◆ **Listed records**:

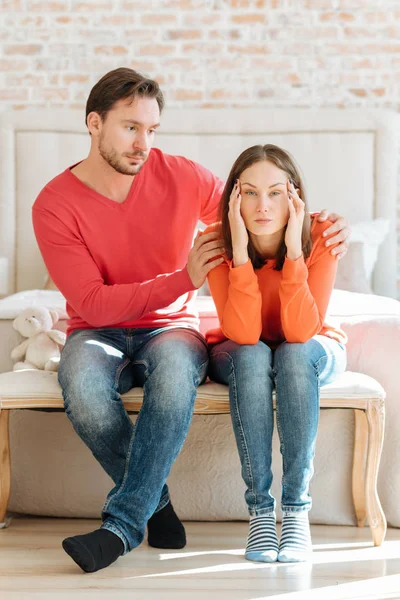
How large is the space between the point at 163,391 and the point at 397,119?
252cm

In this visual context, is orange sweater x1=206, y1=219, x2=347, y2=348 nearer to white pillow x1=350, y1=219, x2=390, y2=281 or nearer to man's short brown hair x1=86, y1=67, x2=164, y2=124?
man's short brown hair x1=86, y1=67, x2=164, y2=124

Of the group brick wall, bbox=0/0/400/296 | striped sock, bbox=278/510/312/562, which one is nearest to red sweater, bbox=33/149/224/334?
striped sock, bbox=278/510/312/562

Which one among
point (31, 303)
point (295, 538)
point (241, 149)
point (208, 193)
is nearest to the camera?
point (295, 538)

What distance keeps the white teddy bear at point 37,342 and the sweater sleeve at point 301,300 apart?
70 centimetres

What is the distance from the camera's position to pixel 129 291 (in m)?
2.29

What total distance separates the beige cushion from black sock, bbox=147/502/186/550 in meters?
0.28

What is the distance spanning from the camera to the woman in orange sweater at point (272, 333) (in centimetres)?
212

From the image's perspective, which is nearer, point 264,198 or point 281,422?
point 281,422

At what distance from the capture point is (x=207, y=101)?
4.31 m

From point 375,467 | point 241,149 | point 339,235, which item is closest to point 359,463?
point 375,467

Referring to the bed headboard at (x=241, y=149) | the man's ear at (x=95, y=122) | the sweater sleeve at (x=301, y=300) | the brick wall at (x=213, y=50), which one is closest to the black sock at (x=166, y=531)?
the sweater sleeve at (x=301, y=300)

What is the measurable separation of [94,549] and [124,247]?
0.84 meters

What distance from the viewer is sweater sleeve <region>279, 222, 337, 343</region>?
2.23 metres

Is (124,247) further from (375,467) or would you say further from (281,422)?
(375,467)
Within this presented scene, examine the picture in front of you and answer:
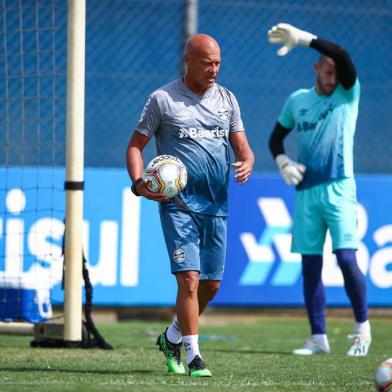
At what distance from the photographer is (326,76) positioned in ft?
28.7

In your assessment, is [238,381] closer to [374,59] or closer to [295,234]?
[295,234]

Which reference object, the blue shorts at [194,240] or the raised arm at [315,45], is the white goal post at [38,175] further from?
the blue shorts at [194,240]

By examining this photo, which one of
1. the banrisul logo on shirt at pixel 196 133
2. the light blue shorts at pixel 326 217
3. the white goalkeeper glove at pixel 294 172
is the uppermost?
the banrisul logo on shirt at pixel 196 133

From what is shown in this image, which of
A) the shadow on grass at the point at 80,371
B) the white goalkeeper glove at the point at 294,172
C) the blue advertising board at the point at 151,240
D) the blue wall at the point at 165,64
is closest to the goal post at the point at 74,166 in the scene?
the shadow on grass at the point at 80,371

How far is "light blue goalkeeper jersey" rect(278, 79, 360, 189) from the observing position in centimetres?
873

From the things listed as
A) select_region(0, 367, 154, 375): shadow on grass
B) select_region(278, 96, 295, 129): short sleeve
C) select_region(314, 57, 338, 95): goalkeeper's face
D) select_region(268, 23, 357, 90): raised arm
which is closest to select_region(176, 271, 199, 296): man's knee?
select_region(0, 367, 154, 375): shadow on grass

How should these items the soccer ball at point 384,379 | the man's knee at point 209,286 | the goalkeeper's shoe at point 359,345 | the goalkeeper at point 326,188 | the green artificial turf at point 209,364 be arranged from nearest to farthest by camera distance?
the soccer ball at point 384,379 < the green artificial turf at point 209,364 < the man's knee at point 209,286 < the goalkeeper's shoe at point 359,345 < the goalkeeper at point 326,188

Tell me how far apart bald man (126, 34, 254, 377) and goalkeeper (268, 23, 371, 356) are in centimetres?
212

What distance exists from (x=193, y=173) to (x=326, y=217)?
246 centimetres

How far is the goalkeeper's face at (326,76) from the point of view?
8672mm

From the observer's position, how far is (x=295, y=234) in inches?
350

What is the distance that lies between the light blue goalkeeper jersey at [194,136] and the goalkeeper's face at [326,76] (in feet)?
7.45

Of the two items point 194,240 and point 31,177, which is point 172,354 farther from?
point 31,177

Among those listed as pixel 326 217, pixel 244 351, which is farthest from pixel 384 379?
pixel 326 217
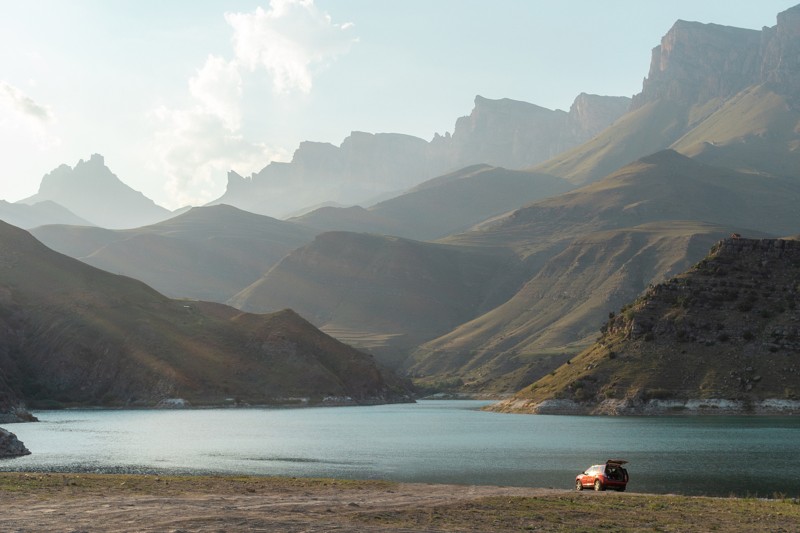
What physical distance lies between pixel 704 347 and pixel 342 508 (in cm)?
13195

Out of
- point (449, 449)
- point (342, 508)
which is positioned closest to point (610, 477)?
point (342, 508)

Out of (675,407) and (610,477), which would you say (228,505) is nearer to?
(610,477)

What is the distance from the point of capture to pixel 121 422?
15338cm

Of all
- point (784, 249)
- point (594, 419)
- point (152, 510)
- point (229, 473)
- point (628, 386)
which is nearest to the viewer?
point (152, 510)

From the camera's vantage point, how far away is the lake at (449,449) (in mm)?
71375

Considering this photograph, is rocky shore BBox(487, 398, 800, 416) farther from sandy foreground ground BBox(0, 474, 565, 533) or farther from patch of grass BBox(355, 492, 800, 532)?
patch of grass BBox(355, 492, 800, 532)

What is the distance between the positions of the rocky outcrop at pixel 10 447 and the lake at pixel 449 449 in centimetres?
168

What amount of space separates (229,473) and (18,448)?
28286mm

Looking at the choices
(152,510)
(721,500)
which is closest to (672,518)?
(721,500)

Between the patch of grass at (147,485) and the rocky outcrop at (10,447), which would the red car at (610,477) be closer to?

---

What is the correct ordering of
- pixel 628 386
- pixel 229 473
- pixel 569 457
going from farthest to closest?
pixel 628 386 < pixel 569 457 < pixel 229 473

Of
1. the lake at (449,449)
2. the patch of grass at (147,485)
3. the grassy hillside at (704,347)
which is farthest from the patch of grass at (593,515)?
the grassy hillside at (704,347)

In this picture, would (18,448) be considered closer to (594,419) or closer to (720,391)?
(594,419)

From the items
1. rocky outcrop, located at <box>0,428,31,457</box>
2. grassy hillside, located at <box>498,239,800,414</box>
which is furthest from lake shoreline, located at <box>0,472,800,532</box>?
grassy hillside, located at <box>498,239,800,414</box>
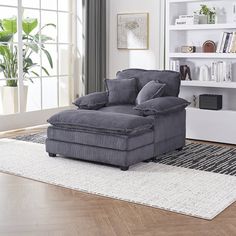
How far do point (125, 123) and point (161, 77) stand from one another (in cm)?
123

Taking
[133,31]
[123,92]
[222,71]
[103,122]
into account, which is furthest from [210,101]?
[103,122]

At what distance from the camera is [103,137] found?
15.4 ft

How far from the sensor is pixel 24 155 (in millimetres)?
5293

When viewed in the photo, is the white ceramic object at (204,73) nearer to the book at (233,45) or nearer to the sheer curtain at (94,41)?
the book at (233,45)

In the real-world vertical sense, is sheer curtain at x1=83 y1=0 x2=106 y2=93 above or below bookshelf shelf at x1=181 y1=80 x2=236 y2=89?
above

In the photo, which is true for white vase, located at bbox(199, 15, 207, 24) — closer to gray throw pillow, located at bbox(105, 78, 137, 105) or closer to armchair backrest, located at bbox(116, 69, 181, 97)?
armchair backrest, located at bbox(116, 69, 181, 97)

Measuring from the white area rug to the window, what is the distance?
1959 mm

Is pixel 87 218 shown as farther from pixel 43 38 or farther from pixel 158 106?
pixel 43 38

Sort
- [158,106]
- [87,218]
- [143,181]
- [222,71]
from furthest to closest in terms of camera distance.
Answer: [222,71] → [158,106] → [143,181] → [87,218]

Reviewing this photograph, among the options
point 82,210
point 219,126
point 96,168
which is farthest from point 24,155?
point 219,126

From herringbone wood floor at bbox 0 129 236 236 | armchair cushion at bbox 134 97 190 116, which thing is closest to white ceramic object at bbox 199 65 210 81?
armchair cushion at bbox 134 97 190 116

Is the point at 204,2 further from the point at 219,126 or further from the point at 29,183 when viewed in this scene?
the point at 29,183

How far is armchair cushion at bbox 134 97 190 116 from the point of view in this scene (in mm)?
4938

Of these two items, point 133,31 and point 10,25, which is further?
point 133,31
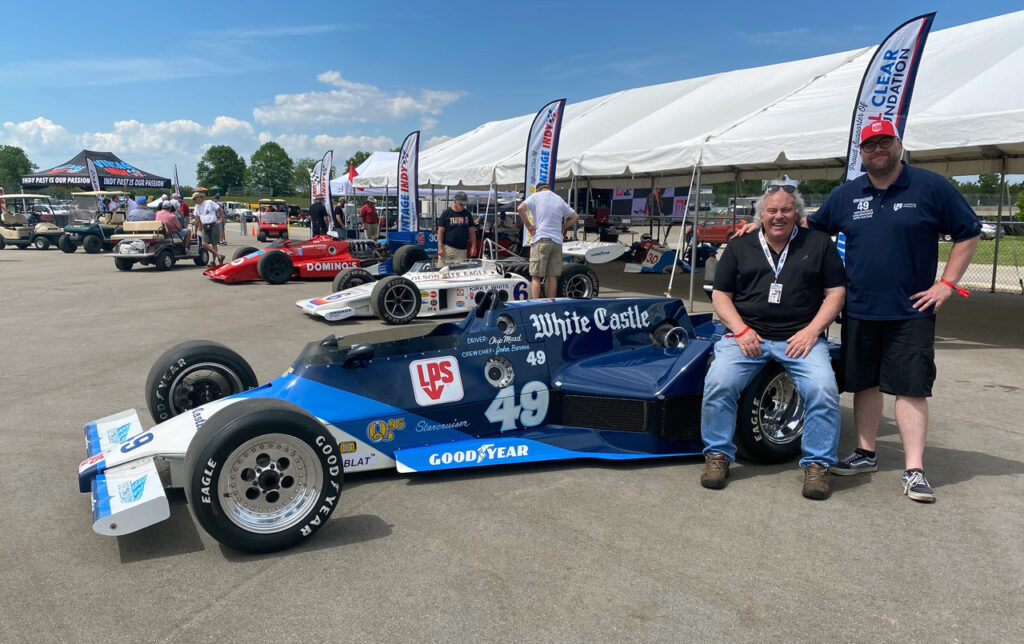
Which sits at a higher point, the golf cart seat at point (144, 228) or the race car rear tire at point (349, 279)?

---

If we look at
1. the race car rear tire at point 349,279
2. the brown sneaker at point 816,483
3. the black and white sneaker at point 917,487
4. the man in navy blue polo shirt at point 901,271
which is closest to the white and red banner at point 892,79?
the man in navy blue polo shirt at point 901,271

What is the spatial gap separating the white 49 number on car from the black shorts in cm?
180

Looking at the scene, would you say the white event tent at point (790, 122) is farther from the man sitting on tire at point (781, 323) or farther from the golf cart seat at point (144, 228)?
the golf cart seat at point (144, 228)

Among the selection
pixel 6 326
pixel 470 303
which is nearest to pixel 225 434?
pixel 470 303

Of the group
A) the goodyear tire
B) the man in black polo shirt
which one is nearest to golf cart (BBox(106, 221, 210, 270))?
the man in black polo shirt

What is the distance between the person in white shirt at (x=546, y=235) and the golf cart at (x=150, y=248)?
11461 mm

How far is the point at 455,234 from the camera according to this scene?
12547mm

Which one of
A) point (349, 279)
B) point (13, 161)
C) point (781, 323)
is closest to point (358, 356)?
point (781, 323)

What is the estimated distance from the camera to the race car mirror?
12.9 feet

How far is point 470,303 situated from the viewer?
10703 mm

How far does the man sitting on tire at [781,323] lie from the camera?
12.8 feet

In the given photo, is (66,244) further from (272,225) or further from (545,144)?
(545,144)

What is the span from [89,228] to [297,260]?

◆ **Exercise goal**: Please copy out every line of the items above that contains the word "armchair".

◆ **Exercise answer**:
In the photo, which is true for white vase, located at bbox(199, 15, 207, 24) — closer to gray throw pillow, located at bbox(105, 78, 137, 105) or closer to armchair backrest, located at bbox(116, 69, 181, 97)?
armchair backrest, located at bbox(116, 69, 181, 97)
From herringbone wood floor at bbox 0 129 236 236 | armchair cushion at bbox 134 97 190 116, which thing is closest to white ceramic object at bbox 199 65 210 81?
armchair cushion at bbox 134 97 190 116
How far is armchair cushion at bbox 134 97 190 116 from the point of view in this scene (in mm)?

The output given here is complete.